The event features an alumni panel discussion as well as information on how to find housing. Additionally, representatives from SU Alumni Relations and Career Services attended to help students with job hunting.

‘It was very helpful,’ Reitman, who lived with Adler for the summer, said of the event. ‘It could be very comforting for someone who was going to move out there.’

SU senior and Los Angeles native Gavin Jones knows Southern California like the back of his hand, and through events like Soft Landing, SULA helped him meet students new to the area and share tips and secrets about his hometown.

‘It feels good to give back because I’ve been in their shoes,’ said Jones, who said he was timid at first about attending college so far away from home. ‘It’s also been a great way to meet new people moving out here.’

Jones said he likes to help Adler at events, especially since she helped him secure several internships. He worked on a PBS documentary, served as a production assistant for the 79th Academy Awards and spent the summer interning at Laura Ziskin Productions, which produced all three Spider-Man movies.

Adler said she loves when she can help SU students land internships or jobs, but she emphasizes that she simply helps students get in contact with alumni.

‘The students do all the work,’ she said.

SULA also helped to coordinate Sorkin Week, an event sponsored by alumnus Aaron Sorkin, creator of NBC’s ‘The West Wing.’ Sorkin Week brings a small group of drama and film students to Los Angeles during the spring semester to attend television and movie studios, meet with industry professionals and attend workshops on auditioning and performing.

Musical theater graduate Alexis Ostrander attended Sorkin Week during her junior year. The experience helped her to secure a summer internship with Sorkin and business partner Thomas Schlamme’s ShoeMoney Productions.

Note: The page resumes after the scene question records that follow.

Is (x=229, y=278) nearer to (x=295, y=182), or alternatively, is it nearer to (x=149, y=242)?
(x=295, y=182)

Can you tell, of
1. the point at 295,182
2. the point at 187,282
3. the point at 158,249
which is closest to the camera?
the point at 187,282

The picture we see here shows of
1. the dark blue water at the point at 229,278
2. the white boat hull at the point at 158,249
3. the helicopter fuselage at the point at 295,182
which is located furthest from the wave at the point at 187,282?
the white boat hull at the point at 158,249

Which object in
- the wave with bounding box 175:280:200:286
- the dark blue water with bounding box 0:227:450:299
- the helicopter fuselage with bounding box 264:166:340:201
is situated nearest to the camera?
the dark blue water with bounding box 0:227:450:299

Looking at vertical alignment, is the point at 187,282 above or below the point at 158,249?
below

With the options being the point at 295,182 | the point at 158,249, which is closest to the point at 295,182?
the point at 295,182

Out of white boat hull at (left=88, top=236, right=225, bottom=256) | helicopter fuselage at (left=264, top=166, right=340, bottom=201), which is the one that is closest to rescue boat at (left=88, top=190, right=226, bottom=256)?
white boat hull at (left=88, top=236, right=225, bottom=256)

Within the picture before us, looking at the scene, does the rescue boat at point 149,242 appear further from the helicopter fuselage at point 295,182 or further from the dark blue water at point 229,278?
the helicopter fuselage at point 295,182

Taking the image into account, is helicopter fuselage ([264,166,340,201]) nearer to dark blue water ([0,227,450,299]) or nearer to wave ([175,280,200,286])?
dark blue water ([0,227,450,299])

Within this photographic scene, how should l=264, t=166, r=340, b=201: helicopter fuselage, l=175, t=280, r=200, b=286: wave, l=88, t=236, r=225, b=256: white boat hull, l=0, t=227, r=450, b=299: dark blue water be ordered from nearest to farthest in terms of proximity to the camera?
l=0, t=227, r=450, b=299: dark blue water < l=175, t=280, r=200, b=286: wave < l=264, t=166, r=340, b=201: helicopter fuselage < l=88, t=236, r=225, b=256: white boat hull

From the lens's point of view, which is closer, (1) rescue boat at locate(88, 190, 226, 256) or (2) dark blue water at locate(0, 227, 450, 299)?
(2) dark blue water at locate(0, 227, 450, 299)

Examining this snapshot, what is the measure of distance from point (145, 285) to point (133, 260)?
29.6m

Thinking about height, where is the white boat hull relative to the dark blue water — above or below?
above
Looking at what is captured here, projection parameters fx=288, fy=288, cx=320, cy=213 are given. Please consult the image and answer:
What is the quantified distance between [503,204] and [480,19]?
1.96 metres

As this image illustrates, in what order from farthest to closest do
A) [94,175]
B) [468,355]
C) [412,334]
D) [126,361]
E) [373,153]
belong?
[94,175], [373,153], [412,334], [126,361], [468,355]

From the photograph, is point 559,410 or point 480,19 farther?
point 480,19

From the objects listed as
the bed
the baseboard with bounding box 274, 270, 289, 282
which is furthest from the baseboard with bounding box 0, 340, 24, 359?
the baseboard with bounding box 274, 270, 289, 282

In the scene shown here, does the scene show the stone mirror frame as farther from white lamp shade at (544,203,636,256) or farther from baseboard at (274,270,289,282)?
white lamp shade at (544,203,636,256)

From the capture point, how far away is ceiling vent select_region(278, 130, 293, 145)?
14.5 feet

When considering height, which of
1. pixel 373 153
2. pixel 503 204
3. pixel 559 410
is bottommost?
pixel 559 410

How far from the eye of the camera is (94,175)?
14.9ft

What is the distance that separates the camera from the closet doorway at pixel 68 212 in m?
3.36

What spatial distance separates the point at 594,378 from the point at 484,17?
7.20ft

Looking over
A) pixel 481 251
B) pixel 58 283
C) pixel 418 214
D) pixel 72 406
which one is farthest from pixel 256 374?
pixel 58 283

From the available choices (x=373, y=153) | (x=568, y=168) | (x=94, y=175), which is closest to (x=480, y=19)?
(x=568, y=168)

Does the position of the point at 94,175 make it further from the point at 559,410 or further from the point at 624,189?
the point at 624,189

She now works there.

‘I think it’s a marvelous program,’ Ostrander said of SULA. ‘I think Syracuse needs to expand upon it and get teachers out here to teach classes.’

So does Adler.

Along with looking for a permanent location for the SULA office, she said she hopes to develop an academic program, where students can take classes and work internships. She compared it to those already available to SU students in New York City and Washington, D.C., as well as through SU Abroad.

‘Maybe instead of going to Europe, students come to Los Angeles instead,’ Adler said.

Many schools and colleges-such as Boston University, Ithaca College and Duke University, among many others-already have semester programs in Los Angeles.

SU really needs to catch up, Ostrander said, pointing out that students from these schools are getting ‘legs up on jobs’ in the competitive entertainment and communications industries.

Ostrander and Reitman both said SULA helps force SU students out of their safety bubbles without leaving them completely on their own. While Reitman decided Los Angeles simply wasn’t the place for her, Ostrander fell in love.

Either way, both said the experience was extremely important and beneficial.

‘I moved out here because of SULA,’ Ostrander said. ‘Otherwise, I would have gone to New York City like everybody else.’